# GTO running hot... sometimes.



## LS2_STS (Jan 5, 2012)

2006 GTO LS2.

A few months ago I came here with some overheating issues. I was told to flush the coolant and change the thermostat before I tried more extreme measures. I took the advice and did both of those, replacing it with the factory temperature thermostat and flushed the entire coolant system. (Also had to replace the mass air flow sensor)

Now the car was fine for a little bit, but now on occasions (not all the time), in traffic, the car wants to start heating up again. The temperature needle will start to climb, sometimes in the red, triggering the chimes and what not to say its overheating. Then almost immediatly the system will flush and the temperature will plummet back to normal.

So I am pretty much at a loss at this point, so I have the car at the mechanic now getting inspected and what not, so I told him to take a look to see if he can solve the problem. He called me today and said he has had the car running for about an hour, just sitting and a few trips up and down the road and he said the temperature is not budging, no overheating. He said the fans are kicking on at the correct times and the system is flushing as normal. He said the water pump is also in good working order and the thermostat appears to be in good shape. He doesnt know what it could be.

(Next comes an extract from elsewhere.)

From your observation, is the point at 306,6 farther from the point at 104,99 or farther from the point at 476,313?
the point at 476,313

Now this is where you guys come in, what route should I go now? It happens at all outside temperatures and at random times. Should I try replacing the thermostat yet again, just to do it to see if the replacement is also sticking? Any ideas? Only aftermarket mods are K&N Intake and a spintech exhaust, the motor is stock.

Thanks.


----------



## B-ville Goat (Oct 5, 2008)

If it acted like that chances are you had an air bubble working it's way out, that's about the only thing that could "fix" itself.


----------



## soltino (Sep 12, 2006)

"the system flushes"

please explain

tino


----------



## Rukee (Feb 8, 2007)

When it's getting hot are the fans working?


----------



## LS2_STS (Jan 5, 2012)

I doubt its an air bubble if its been going on for over a week at random times. I mentioned that the fans are kicking on at the correct time. When I say the system flushes, I mean you can tell when the coolant dumps because the temperature will immediately shoot down to the correct level.


----------



## 68OldGoat (Nov 23, 2009)

I agree with the air bubble theory as the problem since after the car flushes it seems to be OK for awhile and then comes back.The problem might be coming back because the system continues to be sucking air from a small leak in the cooling system to create another air bubble. The other thought is that someplace in the engine there is a blockage in some part of the internal cooling jacket. Have you tried changing the temp sensor sending unit?


----------



## EagleGoat (Jun 6, 2012)

When you changed the stat had you ever burped a cooling system before? It's not always easy in these cars. You could alsways do a cooler stat to get it opening soon, but that may be masking the problem and not fixing it. Btw, you have a very honest and mechanic, so even if he isn't the best, ie your disagreeing with him about this, that's a pretty good trade off IMHO.


----------